------ Trecho

Um exemplo de choque cultural: quem nunca ouviu ou falou “Vamos tomar um cervejinha esse fim de semana”? Para nós, nativos e bem adaptados, é algo comum, mas para Peter*, recém chegado da Alemanha, não. “Não entendia que a frase não era exatamente um convite formal. Passava o sábado e domingo aguardando um telefonema que nunca acontecia. Da mesma maneira também não entendia as reuniões agendadas para dali a 15 minutos. Na Alemanha, as reuniões são agendadas com antecedência suficiente para você se preparar. O imprevisto não fazia parte da minha rotina”, conta o executivo. Além das barreiras culturais, comportamentais e muitas vezes de língua, Alexa conta que existem as dificuldades de ordem prática, como identificar e montar uma casa que se transforme num lar, com todas as suas necessidades passando pelas rotinas diárias que a vida demanda.

#Q#

Três estágios
Para que um processo de expatriação tenha bons resultados, é preciso saber lidar com o choque cultural, tão comum nesses casos. “Kalervo Oberg, renomado antropologista que dedicou grande parte de seus estudos a esse tema [choque cultural], mostra que a curva de adaptação a uma nova cultura é representada graficamente como a curva de um U, com três estágios básicos”. No primeiro, chamado de “Lua de Mel”, o expatriado vive um momento de euforia e excitação. É uma fase relativamente curta, conforme conta a consultora, de cerca de duas semanas. O expatriado, nesse período, se apresenta na empresa muito interessado com o trabalho, é dinâmico e leva o gestor de RH a crer que o processo de expatriação será fácil e sem transtornos.

------------
------ Material coletado

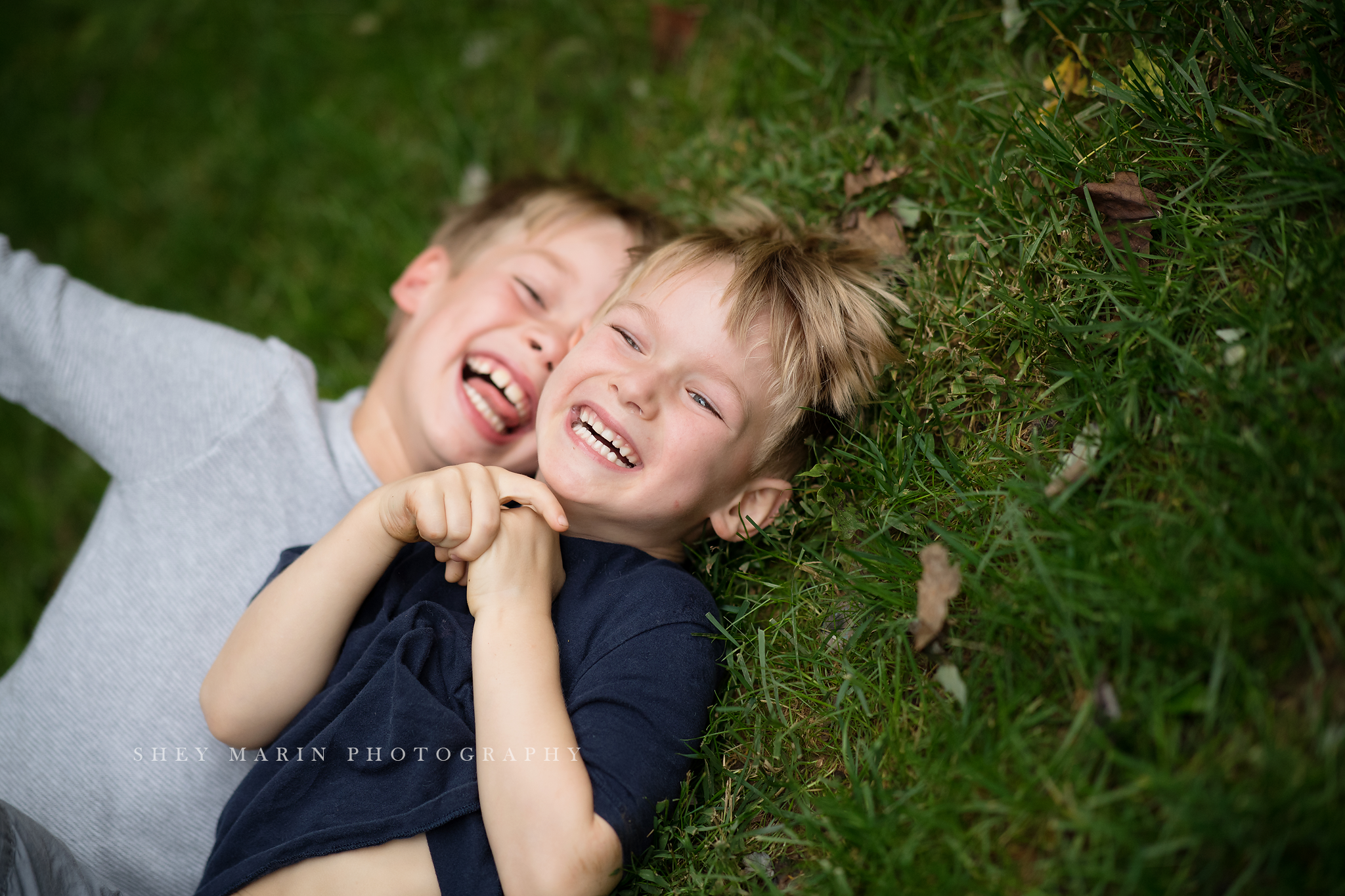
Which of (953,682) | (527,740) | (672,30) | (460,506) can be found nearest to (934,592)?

------------

▶ _Tarefas propostas_:
1. De acordo com o trecho, quanto tempo dura, aproximadamente, a fase denominada "Lua de Mel"?
2. Transcreva do trecho tudo o que se estende desde "Um exemplo de" até "a vida demanda.".
Os dados apresentados não são necessários.

▶ _Conjunto de respostas_:
1. Cerca de duas semanas.

2.
Um exemplo de choque cultural: quem nunca ouviu ou falou “Vamos tomar um cervejinha esse fim de semana”? Para nós, nativos e bem adaptados, é algo comum, mas para Peter*, recém chegado da Alemanha, não. “Não entendia que a frase não era exatamente um convite formal. Passava o sábado e domingo aguardando um telefonema que nunca acontecia. Da mesma maneira também não entendia as reuniões agendadas para dali a 15 minutos. Na Alemanha, as reuniões são agendadas com antecedência suficiente para você se preparar. O imprevisto não fazia parte da minha rotina”, conta o executivo. Além das barreiras culturais, comportamentais e muitas vezes de língua, Alexa conta que existem as dificuldades de ordem prática, como identificar e montar uma casa que se transforme num lar, com todas as suas necessidades passando pelas rotinas diárias que a vida demanda.